== COMPITO 1 ==
Ripeti parola per parola il passo del brano sul bollettino della protezione civile che va da "Poiché non solo" fino a "anche ricordi letterari)." incluso.
== COMPITO 2 ==
Per favore, prosegui il brano sul bollettino della protezione civile a partire dalla sua ultima frase.

*** SEZIONE DEL DOCUMENTO

Ogni giorno alle 18 o alle 18,30 sono sul sito della protezione civile a monitorare con apprensione l’andamento del bollettino.
Poiché non solo virologi, ma anche matematici sono al lavoro per scrutare attraverso i numeri l’andamento delle curve del contagio, mi ostino a sperare che in qualunque momento – anche oggi stesso – la nostra curva possa invertire la sua rotta, dandoci quel segnale liberatorio che tutti aspettiamo.
E mi viene in mente quel bellissimo racconto di Martin Buber in cui parla dello hassidim che si affaccia ogni giorno alla finestra per verificare se è proprio quello il giorno in cui arriverà il Messia. Perché in questi giorni particolari e preziosi tutti siamo colpiti con più nettezza da impressioni, emozioni, ricordi (e quindi anche ricordi letterari).
Immagino che da quel momento, come comunità nazionale, esprimeremo al meglio – ne sono certo – tutte le nostre straordinarie virtù.

******
*** ESTRATTI DI DATI

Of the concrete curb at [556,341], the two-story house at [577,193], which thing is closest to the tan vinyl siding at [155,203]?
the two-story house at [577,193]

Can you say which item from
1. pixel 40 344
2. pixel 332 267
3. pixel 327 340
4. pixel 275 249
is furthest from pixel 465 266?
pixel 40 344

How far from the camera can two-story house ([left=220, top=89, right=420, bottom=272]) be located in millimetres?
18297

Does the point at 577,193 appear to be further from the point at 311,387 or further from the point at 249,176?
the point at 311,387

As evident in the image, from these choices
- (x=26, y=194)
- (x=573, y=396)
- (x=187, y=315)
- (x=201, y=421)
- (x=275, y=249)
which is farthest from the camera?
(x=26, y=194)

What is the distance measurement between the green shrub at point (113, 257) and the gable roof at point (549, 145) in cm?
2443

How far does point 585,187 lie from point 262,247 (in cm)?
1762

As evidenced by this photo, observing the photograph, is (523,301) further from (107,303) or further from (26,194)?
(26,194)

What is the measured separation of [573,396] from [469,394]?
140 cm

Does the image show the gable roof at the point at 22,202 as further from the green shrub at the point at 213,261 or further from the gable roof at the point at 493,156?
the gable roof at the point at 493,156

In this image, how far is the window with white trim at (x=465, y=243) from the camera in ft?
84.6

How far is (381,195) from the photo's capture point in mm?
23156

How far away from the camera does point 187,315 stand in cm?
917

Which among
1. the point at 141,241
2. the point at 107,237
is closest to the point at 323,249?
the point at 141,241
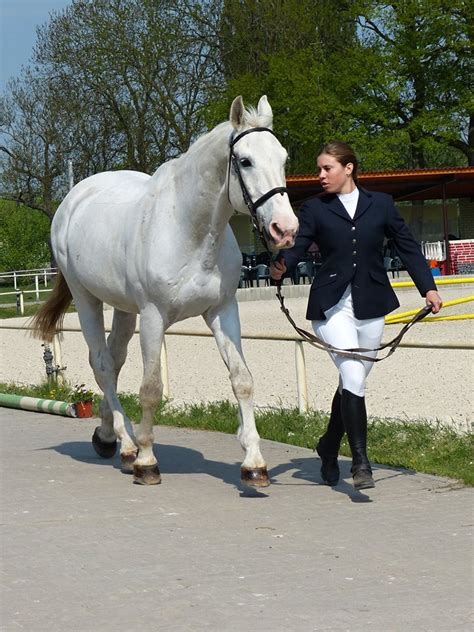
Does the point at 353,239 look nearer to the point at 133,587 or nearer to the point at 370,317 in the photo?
the point at 370,317

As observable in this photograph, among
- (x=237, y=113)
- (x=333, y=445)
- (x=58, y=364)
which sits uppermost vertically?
(x=237, y=113)

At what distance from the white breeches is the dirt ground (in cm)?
174

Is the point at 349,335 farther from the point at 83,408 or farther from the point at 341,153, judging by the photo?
the point at 83,408

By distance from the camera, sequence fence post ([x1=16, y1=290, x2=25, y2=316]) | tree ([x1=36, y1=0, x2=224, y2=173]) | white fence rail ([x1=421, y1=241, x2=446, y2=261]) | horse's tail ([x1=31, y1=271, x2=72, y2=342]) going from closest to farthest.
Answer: horse's tail ([x1=31, y1=271, x2=72, y2=342])
fence post ([x1=16, y1=290, x2=25, y2=316])
white fence rail ([x1=421, y1=241, x2=446, y2=261])
tree ([x1=36, y1=0, x2=224, y2=173])

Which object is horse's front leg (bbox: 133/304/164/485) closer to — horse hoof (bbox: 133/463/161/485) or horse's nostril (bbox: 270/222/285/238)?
horse hoof (bbox: 133/463/161/485)

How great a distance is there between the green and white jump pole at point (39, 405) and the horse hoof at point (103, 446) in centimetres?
217

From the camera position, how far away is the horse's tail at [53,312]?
31.8ft

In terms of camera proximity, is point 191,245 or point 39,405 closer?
point 191,245

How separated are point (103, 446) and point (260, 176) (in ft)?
9.85

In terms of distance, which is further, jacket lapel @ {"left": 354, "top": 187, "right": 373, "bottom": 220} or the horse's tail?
the horse's tail

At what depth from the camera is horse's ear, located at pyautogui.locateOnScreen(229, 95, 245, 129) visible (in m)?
6.55

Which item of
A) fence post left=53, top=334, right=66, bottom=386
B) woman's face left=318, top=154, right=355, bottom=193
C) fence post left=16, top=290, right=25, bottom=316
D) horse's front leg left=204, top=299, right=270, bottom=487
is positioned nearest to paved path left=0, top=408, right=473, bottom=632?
horse's front leg left=204, top=299, right=270, bottom=487

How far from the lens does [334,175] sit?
6.78 metres

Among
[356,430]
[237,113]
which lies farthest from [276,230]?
[356,430]
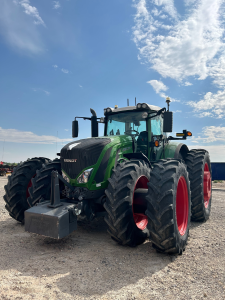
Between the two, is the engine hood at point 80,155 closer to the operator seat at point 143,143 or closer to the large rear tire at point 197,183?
the operator seat at point 143,143

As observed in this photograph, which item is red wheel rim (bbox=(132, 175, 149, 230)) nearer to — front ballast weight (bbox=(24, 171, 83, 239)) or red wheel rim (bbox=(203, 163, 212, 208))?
front ballast weight (bbox=(24, 171, 83, 239))

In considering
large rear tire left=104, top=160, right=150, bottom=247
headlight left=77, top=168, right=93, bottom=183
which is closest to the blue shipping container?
large rear tire left=104, top=160, right=150, bottom=247

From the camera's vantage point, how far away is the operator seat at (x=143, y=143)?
18.1 ft

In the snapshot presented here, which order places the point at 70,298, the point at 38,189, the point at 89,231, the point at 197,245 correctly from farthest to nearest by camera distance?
the point at 89,231 → the point at 38,189 → the point at 197,245 → the point at 70,298

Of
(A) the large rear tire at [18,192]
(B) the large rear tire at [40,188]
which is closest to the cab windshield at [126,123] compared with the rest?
(B) the large rear tire at [40,188]

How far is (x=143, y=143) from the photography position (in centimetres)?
554

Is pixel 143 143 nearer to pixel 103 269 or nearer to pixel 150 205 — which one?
pixel 150 205

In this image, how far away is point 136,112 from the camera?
223 inches

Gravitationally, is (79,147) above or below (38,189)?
above

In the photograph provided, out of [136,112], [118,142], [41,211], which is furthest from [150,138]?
[41,211]

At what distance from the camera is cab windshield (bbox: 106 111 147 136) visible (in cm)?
560

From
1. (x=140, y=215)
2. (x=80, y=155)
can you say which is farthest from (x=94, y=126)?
(x=140, y=215)

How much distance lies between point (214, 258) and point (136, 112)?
3477mm

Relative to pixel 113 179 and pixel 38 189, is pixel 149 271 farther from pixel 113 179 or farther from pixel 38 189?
pixel 38 189
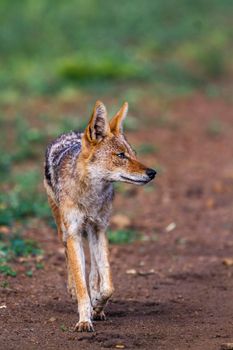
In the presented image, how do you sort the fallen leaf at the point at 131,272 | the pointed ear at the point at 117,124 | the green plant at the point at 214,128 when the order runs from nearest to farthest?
the pointed ear at the point at 117,124 < the fallen leaf at the point at 131,272 < the green plant at the point at 214,128

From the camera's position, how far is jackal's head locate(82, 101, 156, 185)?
311 inches

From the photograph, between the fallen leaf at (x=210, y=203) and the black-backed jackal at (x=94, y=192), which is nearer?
the black-backed jackal at (x=94, y=192)

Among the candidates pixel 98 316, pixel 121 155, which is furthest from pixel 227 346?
pixel 121 155

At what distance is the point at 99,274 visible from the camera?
8227 millimetres

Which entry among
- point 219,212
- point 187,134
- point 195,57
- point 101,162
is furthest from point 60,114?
point 101,162

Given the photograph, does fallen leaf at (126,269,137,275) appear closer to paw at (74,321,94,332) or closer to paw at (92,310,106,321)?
paw at (92,310,106,321)

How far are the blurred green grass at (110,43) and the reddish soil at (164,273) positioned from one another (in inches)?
115

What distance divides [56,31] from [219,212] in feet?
41.0

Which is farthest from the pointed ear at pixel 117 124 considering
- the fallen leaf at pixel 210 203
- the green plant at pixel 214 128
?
the green plant at pixel 214 128

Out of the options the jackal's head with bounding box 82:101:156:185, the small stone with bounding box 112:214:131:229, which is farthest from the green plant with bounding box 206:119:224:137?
the jackal's head with bounding box 82:101:156:185

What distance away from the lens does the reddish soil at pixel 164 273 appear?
24.7 ft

******

== RISPOSTA 1 ==
Poiché non solo virologi, ma anche matematici sono al lavoro per scrutare attraverso i numeri l’andamento delle curve del contagio, mi ostino a sperare che in qualunque momento – anche oggi stesso – la nostra curva possa invertire la sua rotta, dandoci quel segnale liberatorio che tutti aspettiamo.
E mi viene in mente quel bellissimo racconto di Martin Buber in cui parla dello hassidim che si affaccia ogni giorno alla finestra per verificare se è proprio quello il giorno in cui arriverà il Messia. Perché in questi giorni particolari e preziosi tutti siamo colpiti con più nettezza da impressioni, emozioni, ricordi (e quindi anche ricordi letterari).

== RISPOSTA 2 ==
Una cosa però mi preoccupa: che questo punto di svolta arrivi troppo tardi. E in particolare dopo che avremo avuto il tempo di esprimere, invece delle nostre virtù, i nostri vizi più tipici: scarso senso civico e debole capacità di resistenza, spirito di fazione, individualismo ostinato, anarchismo inconcludente, se non violento.
Ciò che invece non mi preoccupa affatto è che i vizi non degli italiani, ma i vizi della politica italiana (per quello che essa è oggi, in questa particolare fase della storia nazionale) possano – subito dopo l’emergenza – riprendere il sopravvento e gettare di nuovo la nostra comunità in quel clima desolato, esasperato, soffocante, di contrapposizione aspra e, al tempo stesso, priva di contenuti razionali che viviamo ormai dal 4 marzo 2018.
Dopo il corona virus tutto sarà diverso nella politica italiana. Personalmente ne sono convinto.
E invece osservo che molti appartenenti alla nostra classe politica puntano proprio su questa ipotesi: che presto tutto ricominci come prima.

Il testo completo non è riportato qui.